***** Data lines
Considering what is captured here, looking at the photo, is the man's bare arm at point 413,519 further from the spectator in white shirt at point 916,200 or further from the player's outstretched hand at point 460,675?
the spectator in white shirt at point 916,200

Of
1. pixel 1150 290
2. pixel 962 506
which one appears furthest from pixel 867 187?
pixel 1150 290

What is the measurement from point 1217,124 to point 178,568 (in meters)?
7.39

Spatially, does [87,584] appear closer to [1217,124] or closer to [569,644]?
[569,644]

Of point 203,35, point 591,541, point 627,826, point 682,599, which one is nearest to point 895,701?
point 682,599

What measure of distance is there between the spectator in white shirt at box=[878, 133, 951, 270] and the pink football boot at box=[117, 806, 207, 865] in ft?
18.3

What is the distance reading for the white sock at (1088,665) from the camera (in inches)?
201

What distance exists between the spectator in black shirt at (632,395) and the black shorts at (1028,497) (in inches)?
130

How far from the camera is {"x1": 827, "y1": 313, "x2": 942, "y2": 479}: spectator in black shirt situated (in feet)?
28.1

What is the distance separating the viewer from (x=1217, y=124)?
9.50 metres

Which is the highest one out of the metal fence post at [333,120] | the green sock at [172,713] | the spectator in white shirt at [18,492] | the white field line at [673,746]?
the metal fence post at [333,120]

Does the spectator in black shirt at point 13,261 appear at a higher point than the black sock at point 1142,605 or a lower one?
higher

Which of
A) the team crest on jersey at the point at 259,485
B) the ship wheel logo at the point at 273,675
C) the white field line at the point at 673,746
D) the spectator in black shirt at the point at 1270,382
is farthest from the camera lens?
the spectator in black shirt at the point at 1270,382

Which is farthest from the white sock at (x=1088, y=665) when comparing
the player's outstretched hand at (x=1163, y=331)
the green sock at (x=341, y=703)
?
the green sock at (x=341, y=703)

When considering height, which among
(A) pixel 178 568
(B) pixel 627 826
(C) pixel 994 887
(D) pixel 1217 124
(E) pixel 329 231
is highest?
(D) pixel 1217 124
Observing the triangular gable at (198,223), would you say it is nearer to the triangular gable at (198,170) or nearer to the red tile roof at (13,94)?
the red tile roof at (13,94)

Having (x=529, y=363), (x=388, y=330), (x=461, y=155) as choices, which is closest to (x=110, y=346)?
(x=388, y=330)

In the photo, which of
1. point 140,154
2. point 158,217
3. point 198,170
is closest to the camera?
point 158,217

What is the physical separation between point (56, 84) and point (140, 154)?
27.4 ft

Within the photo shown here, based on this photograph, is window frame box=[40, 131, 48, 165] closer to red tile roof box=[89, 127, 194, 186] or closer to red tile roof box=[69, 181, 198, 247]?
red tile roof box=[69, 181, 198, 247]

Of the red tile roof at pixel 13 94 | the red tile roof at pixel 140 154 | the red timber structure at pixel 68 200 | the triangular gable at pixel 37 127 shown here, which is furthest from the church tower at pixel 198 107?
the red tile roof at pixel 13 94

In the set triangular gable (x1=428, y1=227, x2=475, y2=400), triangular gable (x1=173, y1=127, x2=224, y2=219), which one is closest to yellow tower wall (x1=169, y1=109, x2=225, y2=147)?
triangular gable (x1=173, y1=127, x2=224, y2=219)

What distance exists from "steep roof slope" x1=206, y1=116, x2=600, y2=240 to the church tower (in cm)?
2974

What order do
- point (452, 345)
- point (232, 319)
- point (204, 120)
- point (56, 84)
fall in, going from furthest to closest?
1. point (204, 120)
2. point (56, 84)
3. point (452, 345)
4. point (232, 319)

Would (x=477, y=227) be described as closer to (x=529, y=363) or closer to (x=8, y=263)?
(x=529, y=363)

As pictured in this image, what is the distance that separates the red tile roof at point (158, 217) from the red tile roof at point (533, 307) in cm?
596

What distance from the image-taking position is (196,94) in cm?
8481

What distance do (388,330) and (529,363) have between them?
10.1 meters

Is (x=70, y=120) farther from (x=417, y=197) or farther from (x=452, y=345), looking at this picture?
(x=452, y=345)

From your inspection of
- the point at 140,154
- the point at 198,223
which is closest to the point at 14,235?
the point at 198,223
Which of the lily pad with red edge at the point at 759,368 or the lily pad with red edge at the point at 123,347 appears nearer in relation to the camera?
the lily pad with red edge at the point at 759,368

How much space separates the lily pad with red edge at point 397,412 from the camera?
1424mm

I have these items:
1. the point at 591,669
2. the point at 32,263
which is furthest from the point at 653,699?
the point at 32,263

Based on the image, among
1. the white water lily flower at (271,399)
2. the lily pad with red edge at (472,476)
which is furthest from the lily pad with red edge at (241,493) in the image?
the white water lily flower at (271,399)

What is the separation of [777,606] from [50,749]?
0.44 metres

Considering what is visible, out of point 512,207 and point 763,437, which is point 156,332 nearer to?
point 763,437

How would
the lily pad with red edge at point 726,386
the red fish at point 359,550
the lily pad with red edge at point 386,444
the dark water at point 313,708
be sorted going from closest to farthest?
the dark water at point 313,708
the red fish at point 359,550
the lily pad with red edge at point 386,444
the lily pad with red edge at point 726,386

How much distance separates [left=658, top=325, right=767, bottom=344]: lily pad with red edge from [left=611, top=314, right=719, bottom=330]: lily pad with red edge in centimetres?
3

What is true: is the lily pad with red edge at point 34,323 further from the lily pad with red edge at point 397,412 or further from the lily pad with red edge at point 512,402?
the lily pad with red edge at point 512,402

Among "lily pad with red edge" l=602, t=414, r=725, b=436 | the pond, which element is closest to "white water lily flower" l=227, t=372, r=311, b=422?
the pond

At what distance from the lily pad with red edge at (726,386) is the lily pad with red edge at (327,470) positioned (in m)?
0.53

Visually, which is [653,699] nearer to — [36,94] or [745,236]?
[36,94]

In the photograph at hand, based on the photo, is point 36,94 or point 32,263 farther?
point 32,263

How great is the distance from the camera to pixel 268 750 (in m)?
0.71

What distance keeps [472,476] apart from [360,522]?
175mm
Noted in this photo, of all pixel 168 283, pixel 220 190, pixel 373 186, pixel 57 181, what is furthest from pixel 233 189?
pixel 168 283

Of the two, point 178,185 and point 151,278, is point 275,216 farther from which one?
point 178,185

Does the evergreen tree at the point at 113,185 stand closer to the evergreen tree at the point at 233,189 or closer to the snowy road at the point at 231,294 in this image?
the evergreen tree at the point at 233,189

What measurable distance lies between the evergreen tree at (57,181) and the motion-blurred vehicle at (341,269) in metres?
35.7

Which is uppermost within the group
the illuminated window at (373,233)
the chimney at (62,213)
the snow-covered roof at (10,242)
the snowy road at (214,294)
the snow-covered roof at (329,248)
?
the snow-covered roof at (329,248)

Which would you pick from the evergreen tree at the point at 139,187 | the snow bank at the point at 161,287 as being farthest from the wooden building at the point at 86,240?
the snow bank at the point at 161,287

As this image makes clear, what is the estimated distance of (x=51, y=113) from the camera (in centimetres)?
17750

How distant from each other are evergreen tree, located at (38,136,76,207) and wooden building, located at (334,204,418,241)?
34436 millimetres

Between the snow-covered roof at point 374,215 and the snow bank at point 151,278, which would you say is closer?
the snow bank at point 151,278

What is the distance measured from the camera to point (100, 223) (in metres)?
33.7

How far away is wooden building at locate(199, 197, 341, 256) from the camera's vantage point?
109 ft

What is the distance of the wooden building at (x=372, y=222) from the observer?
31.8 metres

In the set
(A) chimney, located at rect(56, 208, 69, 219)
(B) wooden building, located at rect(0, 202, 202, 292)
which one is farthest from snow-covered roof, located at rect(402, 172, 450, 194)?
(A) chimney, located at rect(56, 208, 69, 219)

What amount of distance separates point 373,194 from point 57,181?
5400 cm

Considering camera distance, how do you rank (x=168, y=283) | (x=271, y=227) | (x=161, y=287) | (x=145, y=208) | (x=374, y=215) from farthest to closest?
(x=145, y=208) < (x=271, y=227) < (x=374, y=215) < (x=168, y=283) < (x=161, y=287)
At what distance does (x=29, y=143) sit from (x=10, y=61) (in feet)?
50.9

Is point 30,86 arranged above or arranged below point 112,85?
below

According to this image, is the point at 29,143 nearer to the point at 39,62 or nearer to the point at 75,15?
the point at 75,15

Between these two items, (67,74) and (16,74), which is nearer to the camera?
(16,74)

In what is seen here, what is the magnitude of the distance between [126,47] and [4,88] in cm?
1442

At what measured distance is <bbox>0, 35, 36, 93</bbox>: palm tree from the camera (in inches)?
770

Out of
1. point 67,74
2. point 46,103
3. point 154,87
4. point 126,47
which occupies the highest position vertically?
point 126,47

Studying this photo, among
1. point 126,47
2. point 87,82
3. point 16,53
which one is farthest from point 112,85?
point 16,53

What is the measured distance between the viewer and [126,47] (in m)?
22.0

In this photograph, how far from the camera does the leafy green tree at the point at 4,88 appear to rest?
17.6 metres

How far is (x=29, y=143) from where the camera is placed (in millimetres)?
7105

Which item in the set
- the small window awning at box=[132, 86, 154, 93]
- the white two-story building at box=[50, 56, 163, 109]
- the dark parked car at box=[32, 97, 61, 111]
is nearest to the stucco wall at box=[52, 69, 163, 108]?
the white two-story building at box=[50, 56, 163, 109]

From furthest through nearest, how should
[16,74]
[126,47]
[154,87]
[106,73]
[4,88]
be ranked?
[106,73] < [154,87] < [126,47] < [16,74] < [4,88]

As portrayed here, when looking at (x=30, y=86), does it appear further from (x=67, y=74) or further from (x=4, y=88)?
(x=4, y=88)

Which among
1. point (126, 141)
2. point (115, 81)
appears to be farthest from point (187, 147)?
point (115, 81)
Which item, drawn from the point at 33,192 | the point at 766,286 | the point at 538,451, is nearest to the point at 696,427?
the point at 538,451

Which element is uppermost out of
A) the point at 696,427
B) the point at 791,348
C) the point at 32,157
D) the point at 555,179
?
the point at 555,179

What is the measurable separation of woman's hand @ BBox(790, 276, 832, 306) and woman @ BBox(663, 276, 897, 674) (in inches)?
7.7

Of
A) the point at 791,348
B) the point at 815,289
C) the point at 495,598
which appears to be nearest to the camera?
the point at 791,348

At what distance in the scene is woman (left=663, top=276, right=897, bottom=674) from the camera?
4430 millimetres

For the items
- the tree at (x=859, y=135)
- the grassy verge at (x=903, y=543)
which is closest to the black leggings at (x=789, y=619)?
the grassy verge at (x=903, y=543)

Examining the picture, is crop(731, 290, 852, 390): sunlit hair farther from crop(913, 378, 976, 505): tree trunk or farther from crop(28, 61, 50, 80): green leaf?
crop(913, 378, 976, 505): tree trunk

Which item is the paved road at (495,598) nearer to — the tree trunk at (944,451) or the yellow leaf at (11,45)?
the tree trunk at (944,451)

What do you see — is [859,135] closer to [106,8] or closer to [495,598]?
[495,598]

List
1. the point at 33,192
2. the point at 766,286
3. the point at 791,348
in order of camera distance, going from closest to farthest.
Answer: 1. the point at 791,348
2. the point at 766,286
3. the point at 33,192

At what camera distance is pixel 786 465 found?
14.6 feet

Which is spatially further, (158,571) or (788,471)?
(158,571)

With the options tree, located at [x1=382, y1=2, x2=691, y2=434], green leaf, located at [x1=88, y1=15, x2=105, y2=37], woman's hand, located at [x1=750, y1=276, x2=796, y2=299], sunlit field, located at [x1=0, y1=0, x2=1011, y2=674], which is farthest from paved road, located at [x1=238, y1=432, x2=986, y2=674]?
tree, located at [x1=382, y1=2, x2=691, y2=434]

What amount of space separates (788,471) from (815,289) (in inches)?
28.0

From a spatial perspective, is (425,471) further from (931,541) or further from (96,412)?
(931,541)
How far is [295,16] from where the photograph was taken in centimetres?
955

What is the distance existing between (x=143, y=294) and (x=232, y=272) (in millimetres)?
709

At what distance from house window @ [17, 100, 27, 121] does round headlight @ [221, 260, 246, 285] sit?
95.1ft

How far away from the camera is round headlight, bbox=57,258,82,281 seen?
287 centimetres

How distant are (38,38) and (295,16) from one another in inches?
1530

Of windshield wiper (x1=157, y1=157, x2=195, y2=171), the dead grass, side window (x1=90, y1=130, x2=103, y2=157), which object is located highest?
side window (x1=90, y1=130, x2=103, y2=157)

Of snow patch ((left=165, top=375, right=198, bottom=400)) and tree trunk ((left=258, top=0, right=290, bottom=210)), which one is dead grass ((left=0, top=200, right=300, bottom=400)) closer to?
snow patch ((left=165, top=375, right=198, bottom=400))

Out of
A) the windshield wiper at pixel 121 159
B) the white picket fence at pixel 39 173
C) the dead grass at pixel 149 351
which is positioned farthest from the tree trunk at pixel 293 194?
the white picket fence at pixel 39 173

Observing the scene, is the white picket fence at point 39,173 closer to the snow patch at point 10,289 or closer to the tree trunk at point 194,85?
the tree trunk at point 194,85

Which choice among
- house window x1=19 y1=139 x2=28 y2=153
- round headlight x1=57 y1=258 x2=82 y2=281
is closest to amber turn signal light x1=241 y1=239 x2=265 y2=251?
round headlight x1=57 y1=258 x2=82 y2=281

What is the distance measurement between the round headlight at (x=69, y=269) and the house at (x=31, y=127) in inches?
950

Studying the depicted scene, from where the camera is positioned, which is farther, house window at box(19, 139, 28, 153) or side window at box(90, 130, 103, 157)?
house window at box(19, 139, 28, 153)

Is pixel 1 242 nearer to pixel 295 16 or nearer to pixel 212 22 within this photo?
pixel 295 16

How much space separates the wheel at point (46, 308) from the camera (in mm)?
**********
| Exercise requirements |
Rewrite the rows from the start through the line containing "9.50 metres", replacing "camera" with "observer" and leaving everything else as it is.

| Result for this task |
Considering what is captured here, looking at the photo, is the man's bare arm at point 413,519 further from the spectator in white shirt at point 916,200 or further from the player's outstretched hand at point 460,675?
the spectator in white shirt at point 916,200

Of
1. pixel 1150 290
2. pixel 962 506
which one appears furthest from pixel 867 187?
pixel 1150 290

What is the measurement from point 1217,124 to point 178,568 (in meters)?
7.39

Spatially, does [87,584] appear closer to [1217,124] or closer to [569,644]?
[569,644]

Of point 203,35, point 591,541, point 627,826, point 682,599, which one is nearest to point 895,701?
point 682,599

What measure of distance is there between the spectator in white shirt at box=[878, 133, 951, 270] and the pink football boot at box=[117, 806, 207, 865] in ft?
18.3

What is the distance reading for the white sock at (1088,665) from the observer (in inches)?
201

What distance exists between the spectator in black shirt at (632,395) and the black shorts at (1028,497) (in inches)?
130

How far from the observer is {"x1": 827, "y1": 313, "x2": 942, "y2": 479}: spectator in black shirt situated (in feet)?
28.1

What is the distance separating the viewer from (x=1217, y=124)?
9.50 metres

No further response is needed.